原来那花满楼的毛贼就是叶微凉安排的,仙凝不禁倍感意外,看来叶微凉这心思缜密,不下于她和秋楚轩。
皱皱眉,仙凝忍不住又问:“即便你知道当年荆州赈济金一案的真凶是阆青,那你又是怎么知道他居然把黄金藏在花满楼的?而且如此精准,让那毛贼哪儿都不踢,就踢了羽姬房中那面墙?”
好整似暇地伸个懒腰,叶微凉把杯中的酒一饮而尽,像个孩子一样把酒杯伸到仙凝面前讨酒喝,仙凝无奈,只好又给他斟满,叶微凉才满意地笑着说:“这也只能怪他自己做贼心虚了。”
说着,浅啜杯中的酒,叶微凉的眼神变得犀利起来:“未央受伤我便知道,要除掉王朔,必须要从他身边的人下手,阆阙这个副相,身居高位,更是王朔的左膀右臂,除掉他,王朔必定元气大伤,既然确定了要对付阆阙,我便想起了当年萦姬的案子。”
说着叶微凉又是浅啜一口酒,对着仙凝盈盈一笑:“稍作调查我便发现,这五年来,阆青一直暗中派人想要买下花满楼,却都被颜倾城拦下,而整个花满楼,只有被颜倾城封起来的羽姬和萦姬房间还保持着当初案发时的模样,这说明什么,你应该很清楚吧?”
凝眉一想,仙凝顺口就答道:“阆青如此在意花满楼,显然里面有他在意,并且志在必得的东西,但是又不能明着来夺取,所以暗中跟颜倾城较量了五年,若说花满楼里藏了阆青想要的东西,那么最有可能的,便是在被颜倾城封起来的,羽姬和萦姬的房间。”
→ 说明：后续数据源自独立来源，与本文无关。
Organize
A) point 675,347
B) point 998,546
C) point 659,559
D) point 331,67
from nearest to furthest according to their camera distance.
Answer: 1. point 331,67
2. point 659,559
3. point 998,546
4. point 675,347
点点头,叶微凉顺便提醒了一句:“当年阆青宴请他一帮同伙时,就是在羽姬的房间。”
仙凝顿时明白:“事发突然,当时阆青别无选择,要藏起羽姬的尸首,只能就地取材,便把羽姬的尸体砌进了墙中,可那黄金又是怎么回事?阆青为什么要把黄金也一同藏在羽姬的房间?”
伸手刮了一下仙凝的鼻子,叶微凉宠溺道:“你虽然聪明,但是却不知道当年的情况。”
起身看着天际,叶微凉解释:“当年萦姬这案子涉及到荆州赈济金一案,此案震惊朝野,父王也十分生气,下令严办,对于阆青而言,怎么藏这笔黄金是个难题,或许羽姬的死让他自作聪明了一回,最危险的地方也是最安全的地方,他便干脆把黄金连同羽姬的尸首一同砌进了墙中,却没想到这么一来,反而自己把最有利的证据给我们保存了下来,也多亏了颜倾城这个巾帼不让须眉的女子,五年来暗中跟阆青周旋,才得以保存这至关重要的证据。”
“你居然靠猜的?!”仙凝简直被他吓出一身冷汗,“万一你那个毛贼一脚什么也没踢出来,你可怎么办才好?”
“不会。”
叶微凉分外自信的模样,让他那绝色的脸庞更添一份让人欲罢不能的吸引力,真不负他天下第一美男子的盛名。